Source data
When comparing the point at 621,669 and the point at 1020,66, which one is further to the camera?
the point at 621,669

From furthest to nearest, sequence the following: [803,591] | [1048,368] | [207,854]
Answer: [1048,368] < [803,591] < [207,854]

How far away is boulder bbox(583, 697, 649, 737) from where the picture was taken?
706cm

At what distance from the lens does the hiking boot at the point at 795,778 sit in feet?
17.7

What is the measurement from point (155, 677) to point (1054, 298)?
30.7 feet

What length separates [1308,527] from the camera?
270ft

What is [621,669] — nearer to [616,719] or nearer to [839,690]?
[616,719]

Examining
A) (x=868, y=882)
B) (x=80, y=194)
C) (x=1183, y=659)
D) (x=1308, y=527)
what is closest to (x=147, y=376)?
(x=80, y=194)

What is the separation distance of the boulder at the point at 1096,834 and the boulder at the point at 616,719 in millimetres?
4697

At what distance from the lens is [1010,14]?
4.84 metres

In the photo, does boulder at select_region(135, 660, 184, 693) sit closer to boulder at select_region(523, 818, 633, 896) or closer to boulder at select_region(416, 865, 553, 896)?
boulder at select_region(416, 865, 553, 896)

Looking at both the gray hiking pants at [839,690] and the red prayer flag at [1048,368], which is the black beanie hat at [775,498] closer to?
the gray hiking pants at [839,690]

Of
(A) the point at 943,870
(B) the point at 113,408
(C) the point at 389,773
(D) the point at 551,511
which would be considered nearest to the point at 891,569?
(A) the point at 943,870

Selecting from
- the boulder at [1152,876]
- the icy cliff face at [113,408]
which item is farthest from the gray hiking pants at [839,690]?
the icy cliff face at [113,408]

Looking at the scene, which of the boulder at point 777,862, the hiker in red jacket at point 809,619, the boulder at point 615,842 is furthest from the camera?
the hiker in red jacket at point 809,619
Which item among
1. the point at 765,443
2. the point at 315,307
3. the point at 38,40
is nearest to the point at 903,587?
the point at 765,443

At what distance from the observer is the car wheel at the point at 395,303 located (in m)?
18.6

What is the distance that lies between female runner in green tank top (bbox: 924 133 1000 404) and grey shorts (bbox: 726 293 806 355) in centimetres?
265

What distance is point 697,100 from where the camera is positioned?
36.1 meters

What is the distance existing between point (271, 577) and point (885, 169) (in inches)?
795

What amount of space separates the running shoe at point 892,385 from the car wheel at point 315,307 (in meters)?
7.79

### What is expected
Can you write out every line again, from the line with "What is the distance that" through the end of the source data, rescaling each distance given in the answers by multiplying it by 1.1? Round each result to as many decimal places as the original had, with halves rounded up, and leave the rest of every line unchanged.

### Solved problem
What is the distance that lies between female runner in green tank top (bbox: 924 133 1000 404) and grey shorts (bbox: 726 293 806 355) in centimetres?
292

What distance is point 697,100 from where the camera is positioned?
39.7 meters

What is the distance existing between point (271, 577) and point (885, 169) (in inches)?
875

What amount of space separates the running shoe at point 892,385 from the car wheel at point 315,307 (in meters)?
8.57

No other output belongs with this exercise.